Cost-effectiveness of PET in the diagnosis of Alzheimer disease

Radiology. 2003 Aug;228(2):515-22. doi: 10.1148/radiol.2282020915. Epub 2003 Jun 11.

Abstract

Purpose: To evaluate the cost-effectiveness of positron emission tomography (PET) in the diagnosis of Alzheimer disease (AD) in community-dwelling patients with mild or moderate dementia who present to specialized AD centers.

Materials and methods: A decision-analytic model was used to compare costs and quality-adjusted life years (QALYs) associated with strategies involving single photon emission computed tomography (SPECT), dynamic susceptibility-weighted contrast material-enhanced magnetic resonance (MR) imaging, and PET as functional imaging adjuncts to the standard clinical work-up. Sensitivity analyses were performed to examine changes in test characteristics, health-related quality-of-life survey instruments, therapeutic effectiveness, and treatment rules.

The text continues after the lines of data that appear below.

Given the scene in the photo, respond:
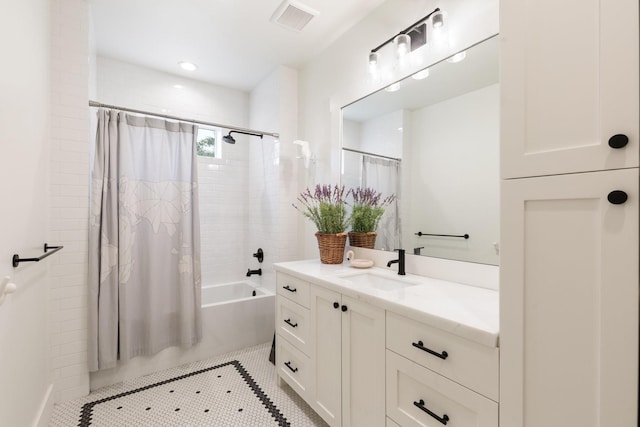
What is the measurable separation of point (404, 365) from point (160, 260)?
6.49ft

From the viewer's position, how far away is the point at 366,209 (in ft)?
6.98

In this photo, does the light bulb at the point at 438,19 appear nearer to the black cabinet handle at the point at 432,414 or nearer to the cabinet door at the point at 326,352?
the cabinet door at the point at 326,352

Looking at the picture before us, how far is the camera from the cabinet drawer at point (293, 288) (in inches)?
68.2

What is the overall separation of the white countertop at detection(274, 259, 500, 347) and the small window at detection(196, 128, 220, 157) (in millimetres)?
2156

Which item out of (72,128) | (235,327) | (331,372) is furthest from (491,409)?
(72,128)

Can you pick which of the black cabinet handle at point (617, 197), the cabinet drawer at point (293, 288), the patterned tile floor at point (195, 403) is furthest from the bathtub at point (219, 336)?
the black cabinet handle at point (617, 197)

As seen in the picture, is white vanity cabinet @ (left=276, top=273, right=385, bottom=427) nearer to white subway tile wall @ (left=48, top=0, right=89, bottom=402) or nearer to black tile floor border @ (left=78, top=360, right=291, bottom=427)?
black tile floor border @ (left=78, top=360, right=291, bottom=427)

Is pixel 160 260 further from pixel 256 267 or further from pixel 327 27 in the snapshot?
→ pixel 327 27

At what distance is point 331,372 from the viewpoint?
1.52 metres

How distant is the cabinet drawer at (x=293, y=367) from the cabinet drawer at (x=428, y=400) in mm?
633

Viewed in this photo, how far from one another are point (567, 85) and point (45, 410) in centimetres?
277

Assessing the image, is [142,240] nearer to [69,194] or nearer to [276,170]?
[69,194]

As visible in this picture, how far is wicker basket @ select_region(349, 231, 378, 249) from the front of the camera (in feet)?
6.91

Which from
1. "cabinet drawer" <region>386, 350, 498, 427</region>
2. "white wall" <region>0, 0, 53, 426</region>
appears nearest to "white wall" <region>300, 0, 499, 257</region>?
"cabinet drawer" <region>386, 350, 498, 427</region>
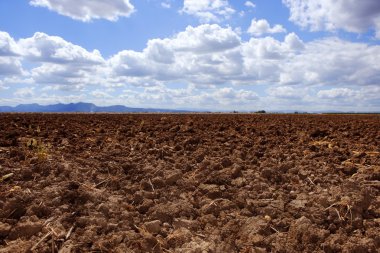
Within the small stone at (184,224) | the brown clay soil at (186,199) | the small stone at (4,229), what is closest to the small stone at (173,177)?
the brown clay soil at (186,199)

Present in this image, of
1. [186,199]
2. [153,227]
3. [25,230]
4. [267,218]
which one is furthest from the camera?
[186,199]

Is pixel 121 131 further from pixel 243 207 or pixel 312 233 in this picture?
pixel 312 233

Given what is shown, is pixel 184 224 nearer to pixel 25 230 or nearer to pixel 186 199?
pixel 186 199

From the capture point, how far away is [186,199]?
17.8ft

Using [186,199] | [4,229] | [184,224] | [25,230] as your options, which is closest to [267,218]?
[184,224]

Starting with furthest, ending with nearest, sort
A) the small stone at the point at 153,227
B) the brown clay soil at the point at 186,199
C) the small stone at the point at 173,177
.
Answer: the small stone at the point at 173,177, the small stone at the point at 153,227, the brown clay soil at the point at 186,199

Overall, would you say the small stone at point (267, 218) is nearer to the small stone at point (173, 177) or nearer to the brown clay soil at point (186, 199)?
the brown clay soil at point (186, 199)

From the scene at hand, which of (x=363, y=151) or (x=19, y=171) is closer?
(x=19, y=171)

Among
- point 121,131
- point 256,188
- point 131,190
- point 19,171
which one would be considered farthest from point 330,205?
point 121,131

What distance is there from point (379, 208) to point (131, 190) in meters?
3.26

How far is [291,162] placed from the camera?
264 inches

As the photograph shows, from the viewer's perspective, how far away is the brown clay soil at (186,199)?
4.43m

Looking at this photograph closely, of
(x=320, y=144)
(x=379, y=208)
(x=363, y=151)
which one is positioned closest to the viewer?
(x=379, y=208)

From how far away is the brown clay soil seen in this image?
14.5 feet
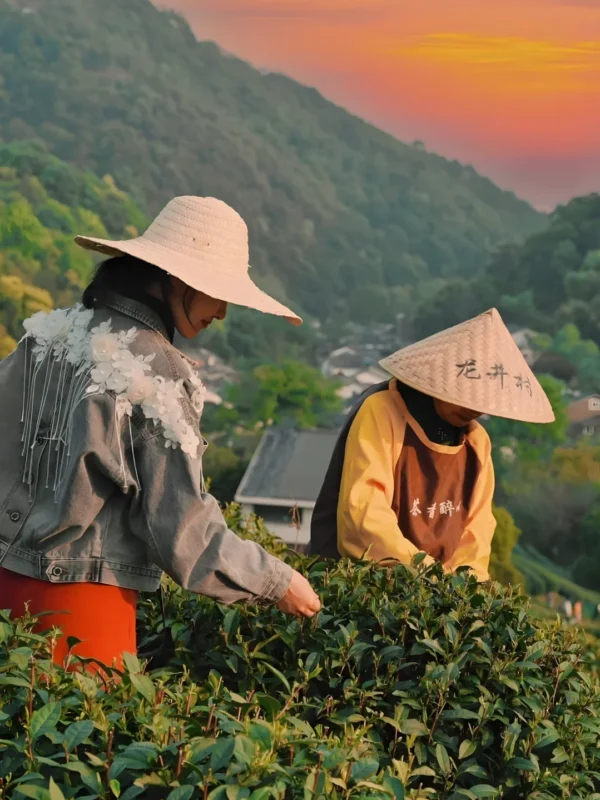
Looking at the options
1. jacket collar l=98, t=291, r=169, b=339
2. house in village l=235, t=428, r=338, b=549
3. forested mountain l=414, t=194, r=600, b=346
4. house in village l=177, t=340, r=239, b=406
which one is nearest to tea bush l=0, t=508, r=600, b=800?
jacket collar l=98, t=291, r=169, b=339

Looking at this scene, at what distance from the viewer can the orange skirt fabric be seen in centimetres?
197

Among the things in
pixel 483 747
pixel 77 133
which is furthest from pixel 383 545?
pixel 77 133

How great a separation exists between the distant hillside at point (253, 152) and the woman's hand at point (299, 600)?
2511 cm

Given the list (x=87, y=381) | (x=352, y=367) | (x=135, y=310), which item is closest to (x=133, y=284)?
(x=135, y=310)

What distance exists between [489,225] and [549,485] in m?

Results: The use of PET to confirm the results of the standard clinical work-up cost more but yielded fewer benefits than a strategy in which dynamic susceptibility-weighted contrast-enhanced MR imaging was substituted for the typically performed structural computed tomography. This relationship remained stable in scenarios in which standard diagnostic work-up accuracy, drug treatment effectiveness, and version of the Health Utilities Index were altered. Dynamic susceptibility-weighted contrast-enhanced MR imaging cost US dollars 598800 per QALY gained (range, US dollars 74400 to US dollars 1.9 million per QALY), compared with the cost of the standard diagnostic work-up. Treating all patients with dementia was the dominant imaging strategy, except when side effects in patients with non-AD-related dementia were modeled. In all scenarios, SPECT yielded fewer benefits than other strategies at a higher cost.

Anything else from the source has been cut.